**Consignes**
**a.** Indiquez si chacune des affirmations suivantes s'accorde avec le récit « L'Aventure impensée » en répondant par oui ou par non, puis citez les mots du récit qui tranchent. (i) Le mur gris est troué d'un fenestron repeint en blanc. (ii) Le cadre de fenêtre est peint avec soin. (iii) Le je du récit ressent une forte émotion envers l'image.
**b.** Écrivez la suite du récit « L'Aventure impensée » à partir de sa dernière phrase.
-------- Texte source --------
L'AVENTURE IMPENSÉE

Publié le 25 Février 2024

Incipit

Lecteur, cette aventure est littéralement impensée, aussi je passe par le mot pour l'inventer

Me voilà confondue avec une image ; cette image m'a choisie...
... Elle est intéressante sur un plan formel, plastique ; Étant neutre d'émotions envers elle je ne saurais la regarder autrement car elle attend que je la signifie et la renseigne. Donc cette image interpelle d'autres fonctionnalités chez moi... Mon esprit d'observation un peu particulier, ou le goût de l'étrange...
 
Le signifiant, La photo, l'Image, description ;
 
La photo est traversée de souffles contraires qui dessinent en filigranes les lignes directives du lieu. Dans un espace sombre un avant-plan vertical noir, au delà du sombre un mur gris que troue un fenestron repeint en blanc au bout duquel un cadre de fenêtre mal peint saigne d'un bleu sali ! Disons qu'un intérêt vital se trouverait derrière la vitre dépolie (ou serait-ce une image collée ), où une forme humaine délavée de bleu dans la lumière blafarde se signale. A cet instant précis, l'avant-plan personnage vertical noir réagit ; Un regard échangé entre eux deux, et une conversation muette et intense circule en accéléré, une connexion s'établit en un message codé. Urgence ou bien Interrogatoire ?
 
-Je vois, tu parles, je réponds, car je me re-connais... cette image est signifiée.
 
Transpercés comme par une lame en ces nanosecondes qui durent des siècles ces deux humains, au regard de ces paramètres improbables ont la conscience brutale de partager la même pensée !
 
Mais laquelle ?
-------- Lignes de données --------
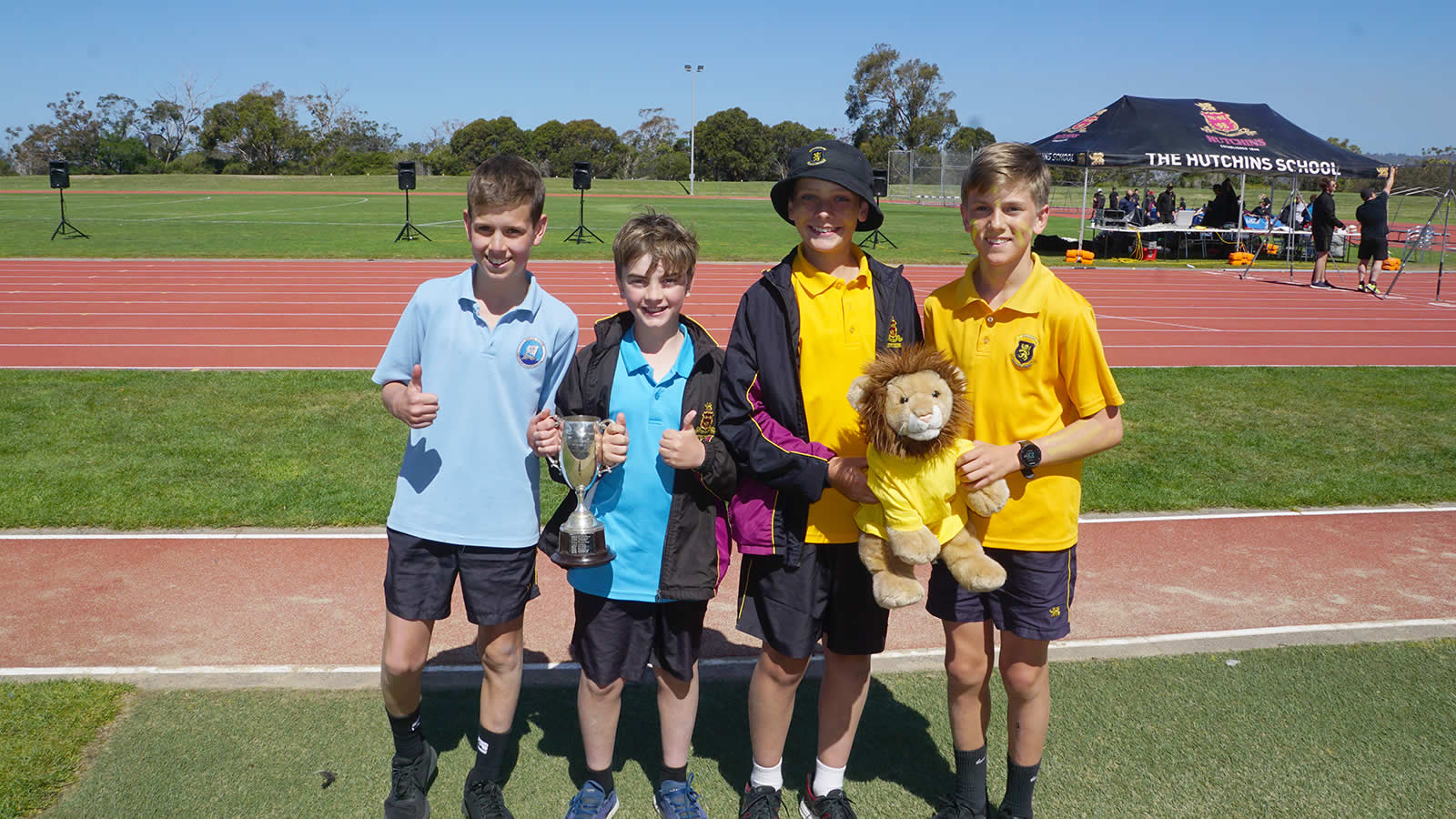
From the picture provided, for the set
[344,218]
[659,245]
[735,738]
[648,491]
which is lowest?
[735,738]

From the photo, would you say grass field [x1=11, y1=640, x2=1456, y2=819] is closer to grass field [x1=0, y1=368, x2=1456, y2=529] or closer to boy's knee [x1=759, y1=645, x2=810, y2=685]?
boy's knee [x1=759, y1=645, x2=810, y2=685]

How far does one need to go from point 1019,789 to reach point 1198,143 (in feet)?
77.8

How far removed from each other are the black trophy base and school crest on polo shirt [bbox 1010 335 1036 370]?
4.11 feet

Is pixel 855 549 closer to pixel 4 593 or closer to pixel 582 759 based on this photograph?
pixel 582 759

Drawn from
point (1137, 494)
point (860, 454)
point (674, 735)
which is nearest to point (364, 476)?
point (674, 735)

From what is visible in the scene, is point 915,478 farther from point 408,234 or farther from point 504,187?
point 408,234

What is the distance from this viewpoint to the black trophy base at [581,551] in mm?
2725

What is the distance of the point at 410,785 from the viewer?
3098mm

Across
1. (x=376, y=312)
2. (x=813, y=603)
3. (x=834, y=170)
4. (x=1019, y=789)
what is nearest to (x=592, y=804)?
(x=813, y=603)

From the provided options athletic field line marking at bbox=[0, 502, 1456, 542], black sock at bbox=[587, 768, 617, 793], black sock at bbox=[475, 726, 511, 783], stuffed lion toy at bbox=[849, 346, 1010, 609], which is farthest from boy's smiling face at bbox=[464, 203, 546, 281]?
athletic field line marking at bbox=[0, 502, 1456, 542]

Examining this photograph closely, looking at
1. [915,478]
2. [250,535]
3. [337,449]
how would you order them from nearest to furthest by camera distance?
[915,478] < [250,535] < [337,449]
--------
**Réponses attendues**
**a.**
(i) Oui : « un mur gris que troue un fenestron repeint en blanc ».
(ii) Non : « un cadre de fenêtre mal peint saigne d'un bleu sali ».
(iii) Non : « Étant neutre d'émotions envers elle ».

**b.**
Mérovée

 

- MEROVEE - En rêvassant Mérovée caresse le chrisme qu'il porte au cou et une onde intense lui parcourt le cerveau. Il se lève, piétine un nid de fourmis en hurlant, arrache sa tenue de travail et se quitte à l'instant même, atteint par l'acide formique il s'endort !!!

 
-Je rêve ou quoi, j'entends des bruits,cela n'a aucun sens, des gens sont en colère mais bon dieu cela fait des lustres que ça dure, que ça bugge et que ça gueule… je suis fatigué
Mérovée a un songe :
-Dans son rêve il marche, ou plutôt le monde marche pour lui car il atteint l'immobilité parfaite
-dans la rue descend en bataillon serré une armée de bouches qui n'ont plus de visage dans ce 'no-land', des bouches qui de concert vomissent en chœur une ventrée de mots de sons machinalement éructés et balancés à l'air, à la ville, à l'autorité.
-Des siècles et des siècles défilent sous ses paupières, rois, querelles intestines, parentèles toxiques qui s'étripent gaillardement depuis toujours ; et les même revendications, le même combat revient à la surface, peur, faim, quête du pouvoir et du territoire, violences, homicides, infanticides, séquestrations, chaise électrique, conflit sociétal et genré… de l'humain quoi !
-tel un essaim bourdonnant un carré de têtes noires se déploie dans un sens et puis dans un autre innovant une 'novlangue' réducteur de paroles scandées et ressassées.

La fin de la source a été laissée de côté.